“That I don’t know. And I don’t much care, at present. But I should like to correct you in one little particular, Chick. It is Louden Powers and Andrew Lampton who have been calling him Howard Milmarsh. You did not hear him say much about it.”

“That’s true,” assented Chick reflectively. “Here’s a taxi. I called him up just now.”

“There’s an old man and a young lady waiting for you in the library, sir,” said the butler, as they went into Nick’s quiet house. “I told them I didn’t know when you would be back, but they said they would wait half an hour, anyhow. Perhaps by that time you might be home. They’ve been in the library an hour already. I was up there ten minutes ago.”

“They must want to see me rather badly,” was the chief’s comment, as he ran lightly up the stairs. “Did they give you their names?”

“No, sir. They said they would tell you when they saw you?”

“Very well!”

Nick opened the door of his library. As he stepped inside, he knew who his visitors were.

“Why, it’s the young lady who was in the fire that night,” he exclaimed, in a tone of warm welcome. “Miss Silvius, isn’t it?”

“Yes.

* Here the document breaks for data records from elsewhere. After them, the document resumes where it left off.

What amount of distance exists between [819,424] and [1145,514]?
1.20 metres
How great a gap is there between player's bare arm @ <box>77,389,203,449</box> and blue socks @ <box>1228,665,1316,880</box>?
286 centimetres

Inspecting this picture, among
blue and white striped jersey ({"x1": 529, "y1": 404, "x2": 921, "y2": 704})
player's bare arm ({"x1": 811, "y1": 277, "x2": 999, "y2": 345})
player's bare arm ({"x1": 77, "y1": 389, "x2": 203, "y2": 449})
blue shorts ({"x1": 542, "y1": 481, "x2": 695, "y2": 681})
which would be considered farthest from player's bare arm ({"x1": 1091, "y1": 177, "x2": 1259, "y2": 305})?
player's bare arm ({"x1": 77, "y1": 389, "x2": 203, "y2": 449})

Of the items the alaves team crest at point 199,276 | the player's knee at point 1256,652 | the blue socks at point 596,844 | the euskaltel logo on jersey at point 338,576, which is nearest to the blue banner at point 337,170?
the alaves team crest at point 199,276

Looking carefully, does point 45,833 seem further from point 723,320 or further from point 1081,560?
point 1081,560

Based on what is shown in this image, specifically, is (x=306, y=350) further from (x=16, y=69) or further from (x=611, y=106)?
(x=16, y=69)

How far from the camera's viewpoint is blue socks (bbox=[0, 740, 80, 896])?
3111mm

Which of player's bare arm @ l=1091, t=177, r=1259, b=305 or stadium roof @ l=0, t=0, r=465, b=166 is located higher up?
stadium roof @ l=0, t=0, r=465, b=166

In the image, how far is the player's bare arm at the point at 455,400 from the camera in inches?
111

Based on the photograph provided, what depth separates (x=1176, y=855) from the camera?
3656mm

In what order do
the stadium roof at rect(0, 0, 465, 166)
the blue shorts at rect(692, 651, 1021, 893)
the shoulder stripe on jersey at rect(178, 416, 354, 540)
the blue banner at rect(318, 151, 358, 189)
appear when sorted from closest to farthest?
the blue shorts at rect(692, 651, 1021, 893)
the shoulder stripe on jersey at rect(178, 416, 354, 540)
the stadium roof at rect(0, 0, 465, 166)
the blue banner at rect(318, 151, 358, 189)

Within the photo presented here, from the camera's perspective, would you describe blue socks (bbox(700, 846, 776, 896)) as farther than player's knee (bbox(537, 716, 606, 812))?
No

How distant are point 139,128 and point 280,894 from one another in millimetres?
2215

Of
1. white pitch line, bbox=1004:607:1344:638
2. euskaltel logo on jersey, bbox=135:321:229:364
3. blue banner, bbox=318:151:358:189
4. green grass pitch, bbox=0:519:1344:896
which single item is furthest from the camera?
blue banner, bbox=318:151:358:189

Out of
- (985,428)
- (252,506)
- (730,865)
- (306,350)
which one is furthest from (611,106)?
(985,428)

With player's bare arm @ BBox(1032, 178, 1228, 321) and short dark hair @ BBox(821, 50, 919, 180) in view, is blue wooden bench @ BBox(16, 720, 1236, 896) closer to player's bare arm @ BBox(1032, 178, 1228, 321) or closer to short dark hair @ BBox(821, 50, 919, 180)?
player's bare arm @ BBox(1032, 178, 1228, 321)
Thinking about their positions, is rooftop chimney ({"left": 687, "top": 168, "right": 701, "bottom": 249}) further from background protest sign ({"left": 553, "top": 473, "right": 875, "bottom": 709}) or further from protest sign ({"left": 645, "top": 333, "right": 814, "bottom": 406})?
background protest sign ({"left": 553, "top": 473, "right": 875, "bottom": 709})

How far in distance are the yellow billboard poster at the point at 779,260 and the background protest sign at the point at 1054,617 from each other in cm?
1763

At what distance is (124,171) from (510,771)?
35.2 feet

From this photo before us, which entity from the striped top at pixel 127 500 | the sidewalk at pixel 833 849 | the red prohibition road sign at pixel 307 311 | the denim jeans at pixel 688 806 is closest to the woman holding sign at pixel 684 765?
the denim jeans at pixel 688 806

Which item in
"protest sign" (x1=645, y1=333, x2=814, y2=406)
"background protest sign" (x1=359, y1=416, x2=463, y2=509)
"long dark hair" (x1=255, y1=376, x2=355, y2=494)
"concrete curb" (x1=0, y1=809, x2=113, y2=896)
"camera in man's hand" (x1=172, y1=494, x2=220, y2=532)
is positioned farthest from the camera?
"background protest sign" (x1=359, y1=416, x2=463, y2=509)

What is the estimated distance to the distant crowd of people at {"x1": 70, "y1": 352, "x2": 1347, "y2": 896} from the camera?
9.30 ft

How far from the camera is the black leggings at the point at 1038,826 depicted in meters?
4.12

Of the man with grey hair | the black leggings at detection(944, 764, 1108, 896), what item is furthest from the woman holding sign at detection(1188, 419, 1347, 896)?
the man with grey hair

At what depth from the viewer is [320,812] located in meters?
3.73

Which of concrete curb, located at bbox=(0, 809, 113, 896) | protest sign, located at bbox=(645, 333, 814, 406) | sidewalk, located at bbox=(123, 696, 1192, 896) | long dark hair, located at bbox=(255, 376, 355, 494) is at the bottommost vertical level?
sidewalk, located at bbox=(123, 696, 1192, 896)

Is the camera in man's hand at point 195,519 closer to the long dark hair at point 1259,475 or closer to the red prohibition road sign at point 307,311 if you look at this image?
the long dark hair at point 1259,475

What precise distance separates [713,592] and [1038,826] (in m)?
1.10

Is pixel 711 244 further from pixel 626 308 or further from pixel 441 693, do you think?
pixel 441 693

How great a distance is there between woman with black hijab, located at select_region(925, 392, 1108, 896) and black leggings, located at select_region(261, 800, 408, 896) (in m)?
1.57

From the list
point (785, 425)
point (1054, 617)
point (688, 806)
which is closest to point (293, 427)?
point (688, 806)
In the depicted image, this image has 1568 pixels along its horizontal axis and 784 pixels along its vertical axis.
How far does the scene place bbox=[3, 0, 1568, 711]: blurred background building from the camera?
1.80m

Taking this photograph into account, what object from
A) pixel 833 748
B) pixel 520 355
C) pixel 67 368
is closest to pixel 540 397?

And this is my father. If it hadn’t been for you, we couldn’t be here now. We wanted to see you so much, Mr. Carter. I didn’t know till to-day who it was that got us out of that fearful fire. I have not seen Mr. Gordon—I mean Mr. Milmarsh since.”

The detective shook hands with Bessie Silvius and her father, and then introduced Chick, who thought the girl wonderfully pretty, and showed it in his face.